Food effect on the bioavailability of two distinct formulations of megestrol acetate oral suspension

Objective: Megestrol acetate oral suspension (MAOS) is an appetite stimulant indicated for cachexia in patients with AIDS. It is available in its original formulation, Megace(R) (MAOS), and as a nanocrystal dispersion, Megace(R) ES (MA-ES). Three studies were conducted to evaluate the pharmacokinetic properties of these formulations under fed and fasting conditions. Methods: An open-label, crossover trial was conducted in 24 healthy males randomized to MA-ES 625 mg/5 mL given with a high-calorie, high-fat meal, or after an overnight fast. Blood samples were drawn at multiple time points and pharmacokinetic parameters were determined. Two separate, open-label reference studies evaluated MAOS 800 mg/20 mL in 40 fed or 40 fasting healthy male volunteers. Results: In fasting MA-ES subjects, the average maximum concentration (C-max) was 30% less than the fed C-max value.

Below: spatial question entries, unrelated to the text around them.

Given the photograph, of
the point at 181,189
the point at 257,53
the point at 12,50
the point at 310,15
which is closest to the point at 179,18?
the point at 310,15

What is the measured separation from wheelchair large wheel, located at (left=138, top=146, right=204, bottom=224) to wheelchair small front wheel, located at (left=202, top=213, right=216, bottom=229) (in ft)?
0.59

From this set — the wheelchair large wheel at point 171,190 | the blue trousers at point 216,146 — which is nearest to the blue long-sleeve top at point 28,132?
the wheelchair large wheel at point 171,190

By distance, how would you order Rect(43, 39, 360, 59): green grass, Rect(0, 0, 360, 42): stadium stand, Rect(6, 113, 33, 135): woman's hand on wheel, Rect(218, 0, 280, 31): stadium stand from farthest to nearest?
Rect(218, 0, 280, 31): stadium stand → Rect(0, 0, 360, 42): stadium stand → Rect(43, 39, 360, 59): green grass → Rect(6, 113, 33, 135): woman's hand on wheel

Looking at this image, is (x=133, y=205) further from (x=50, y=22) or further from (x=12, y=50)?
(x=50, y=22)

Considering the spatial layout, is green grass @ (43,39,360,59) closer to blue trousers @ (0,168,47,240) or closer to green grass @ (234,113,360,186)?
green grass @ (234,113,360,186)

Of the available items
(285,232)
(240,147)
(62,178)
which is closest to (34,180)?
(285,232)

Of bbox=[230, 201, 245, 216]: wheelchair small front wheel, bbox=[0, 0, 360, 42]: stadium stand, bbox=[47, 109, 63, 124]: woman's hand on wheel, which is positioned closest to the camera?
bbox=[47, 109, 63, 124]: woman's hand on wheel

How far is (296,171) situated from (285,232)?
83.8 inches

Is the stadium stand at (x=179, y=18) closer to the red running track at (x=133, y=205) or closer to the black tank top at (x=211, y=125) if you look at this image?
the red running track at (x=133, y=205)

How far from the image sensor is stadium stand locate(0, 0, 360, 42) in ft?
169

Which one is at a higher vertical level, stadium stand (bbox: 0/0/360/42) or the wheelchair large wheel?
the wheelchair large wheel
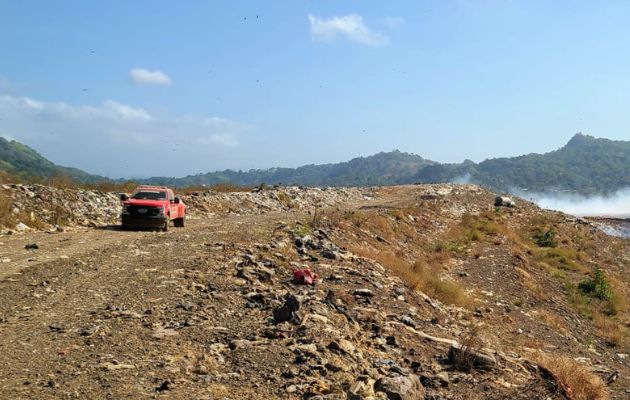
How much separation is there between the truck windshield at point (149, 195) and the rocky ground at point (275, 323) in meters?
2.06

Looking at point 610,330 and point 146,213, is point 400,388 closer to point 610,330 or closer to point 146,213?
point 610,330

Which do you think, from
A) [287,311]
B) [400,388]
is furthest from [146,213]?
[400,388]

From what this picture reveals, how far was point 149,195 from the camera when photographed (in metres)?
21.0

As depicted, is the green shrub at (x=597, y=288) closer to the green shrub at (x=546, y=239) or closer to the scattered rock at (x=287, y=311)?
the green shrub at (x=546, y=239)

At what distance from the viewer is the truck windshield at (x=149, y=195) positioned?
2078 centimetres

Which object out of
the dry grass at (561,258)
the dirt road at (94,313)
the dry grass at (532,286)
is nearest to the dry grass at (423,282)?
the dirt road at (94,313)

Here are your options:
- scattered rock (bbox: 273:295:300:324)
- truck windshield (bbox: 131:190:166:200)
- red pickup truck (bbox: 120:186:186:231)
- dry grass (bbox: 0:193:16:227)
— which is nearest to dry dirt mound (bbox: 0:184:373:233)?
dry grass (bbox: 0:193:16:227)

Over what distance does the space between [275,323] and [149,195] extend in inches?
564

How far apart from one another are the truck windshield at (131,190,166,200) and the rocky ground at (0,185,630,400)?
206 centimetres

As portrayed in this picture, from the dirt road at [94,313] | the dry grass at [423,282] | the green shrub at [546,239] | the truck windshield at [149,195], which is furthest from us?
the green shrub at [546,239]

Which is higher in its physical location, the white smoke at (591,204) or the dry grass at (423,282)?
the dry grass at (423,282)

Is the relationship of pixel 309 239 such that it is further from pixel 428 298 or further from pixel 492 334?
pixel 492 334

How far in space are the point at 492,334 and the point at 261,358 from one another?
8.18 m

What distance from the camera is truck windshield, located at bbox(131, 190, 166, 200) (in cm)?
2078
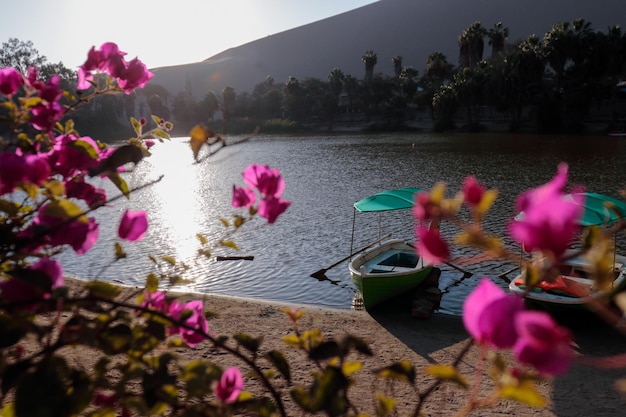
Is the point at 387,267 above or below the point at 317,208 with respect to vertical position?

For MAOS, fasting C-max was 86% less than fed C-max. In fasting subjects, the area under the curve was 12,095 ng.h/mL for MA-ES, and 8,942 ng.h/mL for MAOS. In fed subjects, the absorption of the two formulations was comparable. Conclusion: Bioavailability and absorption are greater for MA-ES than MAOS in fasting subjects. MA-ES may be a preferred formulation of megestrol acetate when managing cachectic patients whose caloric intake is reduced.